Once one gets comfortable with driving it becomes second nature. We no longer need to consciously think out every action. This is evident in highway hypnosis – the experience of driving from point A to point B but having no recollection of having done so. This is especially true when we drive long distances, or even when we carry out commonplace daily actions such as driving to work everyday (especially when in a half-sleepy state after waking up). Almost all drivers have had some sort of experience with highway hypnosis.
If one remains mindful while driving you may come to the some of the same conclusions that I have regarding the car body. What I have discovered is that my mind seems to – at a subconscious level – inhabit the body of the car in the same way it inhabits my natural shell. In order to do this, my mind seems to extend its awareness to the edges of the car so that my awareness encompasses the full body of the car while I am navigating on the road.
Specifically, one may intensify this experience when trying to fit into a tight parking spot or change lanes with the presence of many cars. When doing this, I do not believe that we just use our visual senses and then make a computational judgment on how close we are to other objects, but instead, we have a kinesthetic feeling of our orientation in space as if we are body of the car.
Try to recall a memory when you drove a friend or family member’s car that is significantly different in shape or size to what you are typically used to driving. It takes time to familiarize yourself with not only the mechanics of the car and how rigid or smooth it operates, but also it’s specific orientation in space. You will notice when driving a bigger car that you may overcompensate for avoiding objects because you are so unfamiliar with the feeling or presence of the car on the street. It takes time for awareness to adjust to our new car body until eventually it too becomes second nature.
Opportunities For Scientific Research
I think this phenomenon may be of interest to cognitive scientists. I am not terribly familiar with brain scanning equipment, but it may be plausible to use EEG or fMRI scans to observe the neural activity of the brain when one is driving. We could check to see differences between “outside of the car” activity and “inside the car” activity (and then differences between passenger activity and driver activity).
What about between the activity of a driver when in a familiar car body and a driver when in an unfamiliar car body. What parts of the brain are active? Specifically the parietal lobe, which is said to be correlated to our spatial awareness. Does it become more active or give any indication of an expansion in awareness? We could also check on brain activity when driver’s parallel park, or change lanes between tight spaces. These are all topics of interest that may shed some light on my car body theory outside of just my anecdotal evidence and personal insight.

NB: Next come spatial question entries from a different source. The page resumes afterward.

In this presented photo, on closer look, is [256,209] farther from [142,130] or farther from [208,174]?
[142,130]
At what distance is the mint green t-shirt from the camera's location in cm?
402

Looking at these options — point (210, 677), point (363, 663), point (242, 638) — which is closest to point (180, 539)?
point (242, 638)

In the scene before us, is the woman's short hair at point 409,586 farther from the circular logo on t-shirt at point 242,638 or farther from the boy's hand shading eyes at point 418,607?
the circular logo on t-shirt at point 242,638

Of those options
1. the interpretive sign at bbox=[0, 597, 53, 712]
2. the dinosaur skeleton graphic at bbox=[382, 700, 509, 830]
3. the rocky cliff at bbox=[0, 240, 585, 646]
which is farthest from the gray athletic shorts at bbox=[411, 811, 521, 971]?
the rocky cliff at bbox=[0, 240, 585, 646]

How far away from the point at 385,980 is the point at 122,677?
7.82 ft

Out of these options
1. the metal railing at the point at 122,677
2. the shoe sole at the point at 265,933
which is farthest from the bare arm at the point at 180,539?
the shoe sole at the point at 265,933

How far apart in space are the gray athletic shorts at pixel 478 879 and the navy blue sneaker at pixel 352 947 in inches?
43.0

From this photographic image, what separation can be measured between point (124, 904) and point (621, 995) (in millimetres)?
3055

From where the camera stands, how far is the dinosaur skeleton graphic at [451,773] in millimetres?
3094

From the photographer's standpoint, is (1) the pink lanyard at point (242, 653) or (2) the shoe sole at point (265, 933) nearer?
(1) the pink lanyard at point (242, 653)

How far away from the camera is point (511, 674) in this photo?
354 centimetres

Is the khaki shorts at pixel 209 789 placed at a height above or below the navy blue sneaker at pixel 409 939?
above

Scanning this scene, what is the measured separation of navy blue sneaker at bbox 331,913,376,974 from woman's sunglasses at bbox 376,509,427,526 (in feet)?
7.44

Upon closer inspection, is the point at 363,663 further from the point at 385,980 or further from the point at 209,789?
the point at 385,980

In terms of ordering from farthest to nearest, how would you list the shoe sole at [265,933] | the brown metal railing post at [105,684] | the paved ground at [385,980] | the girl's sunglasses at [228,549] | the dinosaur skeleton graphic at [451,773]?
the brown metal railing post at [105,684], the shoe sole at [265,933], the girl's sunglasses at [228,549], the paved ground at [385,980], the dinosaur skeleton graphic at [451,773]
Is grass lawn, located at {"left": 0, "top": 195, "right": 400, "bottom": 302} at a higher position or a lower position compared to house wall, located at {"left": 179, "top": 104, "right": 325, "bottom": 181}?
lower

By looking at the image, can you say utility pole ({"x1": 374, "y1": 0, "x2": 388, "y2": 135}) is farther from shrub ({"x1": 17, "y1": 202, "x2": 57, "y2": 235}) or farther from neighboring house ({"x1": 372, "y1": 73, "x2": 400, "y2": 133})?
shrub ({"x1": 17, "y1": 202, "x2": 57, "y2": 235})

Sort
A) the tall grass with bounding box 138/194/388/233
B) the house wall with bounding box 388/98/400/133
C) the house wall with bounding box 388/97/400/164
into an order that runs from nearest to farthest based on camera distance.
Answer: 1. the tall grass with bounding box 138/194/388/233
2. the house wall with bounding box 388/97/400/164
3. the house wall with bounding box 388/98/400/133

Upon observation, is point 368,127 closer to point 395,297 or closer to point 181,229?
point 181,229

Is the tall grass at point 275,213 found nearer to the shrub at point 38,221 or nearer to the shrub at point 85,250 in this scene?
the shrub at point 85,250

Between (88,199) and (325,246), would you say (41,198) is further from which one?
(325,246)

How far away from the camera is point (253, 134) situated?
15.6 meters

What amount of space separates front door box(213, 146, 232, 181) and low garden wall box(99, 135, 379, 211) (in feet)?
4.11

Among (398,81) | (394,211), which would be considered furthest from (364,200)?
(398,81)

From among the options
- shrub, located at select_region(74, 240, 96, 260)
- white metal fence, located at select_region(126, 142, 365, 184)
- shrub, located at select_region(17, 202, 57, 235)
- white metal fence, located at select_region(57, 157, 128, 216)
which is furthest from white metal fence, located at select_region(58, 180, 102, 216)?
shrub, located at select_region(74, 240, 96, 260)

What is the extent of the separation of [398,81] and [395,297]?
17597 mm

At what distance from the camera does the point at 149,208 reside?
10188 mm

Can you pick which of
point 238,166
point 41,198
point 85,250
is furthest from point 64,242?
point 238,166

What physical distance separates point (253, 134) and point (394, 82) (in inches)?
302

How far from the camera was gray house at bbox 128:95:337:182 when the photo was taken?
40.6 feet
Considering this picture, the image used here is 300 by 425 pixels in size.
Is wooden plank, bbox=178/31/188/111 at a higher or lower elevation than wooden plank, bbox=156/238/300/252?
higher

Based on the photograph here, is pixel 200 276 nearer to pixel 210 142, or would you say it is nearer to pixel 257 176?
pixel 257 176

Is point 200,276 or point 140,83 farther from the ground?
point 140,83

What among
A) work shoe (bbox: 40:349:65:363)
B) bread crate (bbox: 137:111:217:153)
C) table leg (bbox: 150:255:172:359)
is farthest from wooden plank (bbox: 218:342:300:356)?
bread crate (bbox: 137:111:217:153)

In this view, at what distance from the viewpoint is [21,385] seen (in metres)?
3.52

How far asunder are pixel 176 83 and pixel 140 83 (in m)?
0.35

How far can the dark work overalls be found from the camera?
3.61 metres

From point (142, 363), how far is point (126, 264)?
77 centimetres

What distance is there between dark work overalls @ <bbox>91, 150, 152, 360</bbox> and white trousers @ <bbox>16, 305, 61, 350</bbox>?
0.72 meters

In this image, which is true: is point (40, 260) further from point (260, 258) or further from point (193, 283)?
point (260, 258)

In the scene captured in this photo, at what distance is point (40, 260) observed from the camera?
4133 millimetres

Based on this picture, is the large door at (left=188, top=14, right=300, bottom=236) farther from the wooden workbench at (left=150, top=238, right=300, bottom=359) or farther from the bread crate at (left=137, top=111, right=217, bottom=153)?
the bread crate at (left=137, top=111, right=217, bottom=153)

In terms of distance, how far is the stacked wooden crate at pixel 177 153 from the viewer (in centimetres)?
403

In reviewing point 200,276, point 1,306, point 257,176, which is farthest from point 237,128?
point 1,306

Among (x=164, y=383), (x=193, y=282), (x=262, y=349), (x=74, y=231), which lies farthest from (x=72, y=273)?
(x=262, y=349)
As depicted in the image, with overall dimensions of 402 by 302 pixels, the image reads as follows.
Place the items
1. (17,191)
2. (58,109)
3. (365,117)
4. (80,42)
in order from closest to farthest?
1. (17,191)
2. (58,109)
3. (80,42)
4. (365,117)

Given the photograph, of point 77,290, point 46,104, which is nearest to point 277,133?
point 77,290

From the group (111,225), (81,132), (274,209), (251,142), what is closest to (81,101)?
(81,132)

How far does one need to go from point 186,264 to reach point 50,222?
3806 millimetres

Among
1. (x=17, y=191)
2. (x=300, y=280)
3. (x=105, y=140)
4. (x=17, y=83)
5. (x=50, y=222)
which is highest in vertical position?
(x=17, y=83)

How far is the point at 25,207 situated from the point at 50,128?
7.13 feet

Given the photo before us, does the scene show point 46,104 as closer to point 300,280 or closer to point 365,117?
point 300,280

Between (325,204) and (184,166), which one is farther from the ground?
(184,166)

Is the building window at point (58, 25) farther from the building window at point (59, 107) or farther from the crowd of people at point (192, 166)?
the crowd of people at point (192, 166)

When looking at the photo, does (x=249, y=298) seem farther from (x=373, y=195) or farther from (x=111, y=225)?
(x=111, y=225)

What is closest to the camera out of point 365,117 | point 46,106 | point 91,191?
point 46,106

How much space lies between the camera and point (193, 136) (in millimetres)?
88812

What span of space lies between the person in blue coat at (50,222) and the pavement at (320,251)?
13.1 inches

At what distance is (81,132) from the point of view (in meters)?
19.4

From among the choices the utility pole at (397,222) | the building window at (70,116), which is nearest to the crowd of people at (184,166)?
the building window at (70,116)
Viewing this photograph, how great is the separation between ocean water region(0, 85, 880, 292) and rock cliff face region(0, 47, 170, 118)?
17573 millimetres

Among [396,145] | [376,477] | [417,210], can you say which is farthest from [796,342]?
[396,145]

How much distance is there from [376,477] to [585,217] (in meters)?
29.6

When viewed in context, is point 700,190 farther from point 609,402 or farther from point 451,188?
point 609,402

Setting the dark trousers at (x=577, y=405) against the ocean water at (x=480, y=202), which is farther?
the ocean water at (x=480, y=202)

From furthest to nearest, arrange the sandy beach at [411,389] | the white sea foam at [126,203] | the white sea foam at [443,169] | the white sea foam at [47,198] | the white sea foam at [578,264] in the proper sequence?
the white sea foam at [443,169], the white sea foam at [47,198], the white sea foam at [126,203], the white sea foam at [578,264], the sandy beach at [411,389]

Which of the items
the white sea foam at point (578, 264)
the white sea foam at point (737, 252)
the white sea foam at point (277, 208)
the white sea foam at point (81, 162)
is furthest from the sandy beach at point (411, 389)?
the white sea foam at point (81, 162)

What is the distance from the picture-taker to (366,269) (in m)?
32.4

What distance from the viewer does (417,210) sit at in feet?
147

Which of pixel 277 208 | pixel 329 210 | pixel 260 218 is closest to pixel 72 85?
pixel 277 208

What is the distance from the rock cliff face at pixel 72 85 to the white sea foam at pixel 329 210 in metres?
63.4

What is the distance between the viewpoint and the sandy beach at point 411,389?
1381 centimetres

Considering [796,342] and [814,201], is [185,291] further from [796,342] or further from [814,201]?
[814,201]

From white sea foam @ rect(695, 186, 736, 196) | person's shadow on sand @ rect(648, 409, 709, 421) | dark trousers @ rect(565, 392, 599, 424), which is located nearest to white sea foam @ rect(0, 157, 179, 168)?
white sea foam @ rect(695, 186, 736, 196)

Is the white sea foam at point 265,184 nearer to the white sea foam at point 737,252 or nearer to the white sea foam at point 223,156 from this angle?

A recent research study has confirmed something very similar to my expressions posted in this article. This study has found that the brain indeed “represents tools as temporary body parts.”
“In other words, the tool becomes a part of what is known in psychology as our body schema.”
They go on to say: “It’s a phenomenon each of us unconsciously experiences every day…The reason you were able to brush your teeth this morning without necessarily looking at your mouth or arm is because your toothbrush was integrated into your brain’s representation of your arm.”
A report of this study was published in the June 23rd, 2009 Issue of Current Biology.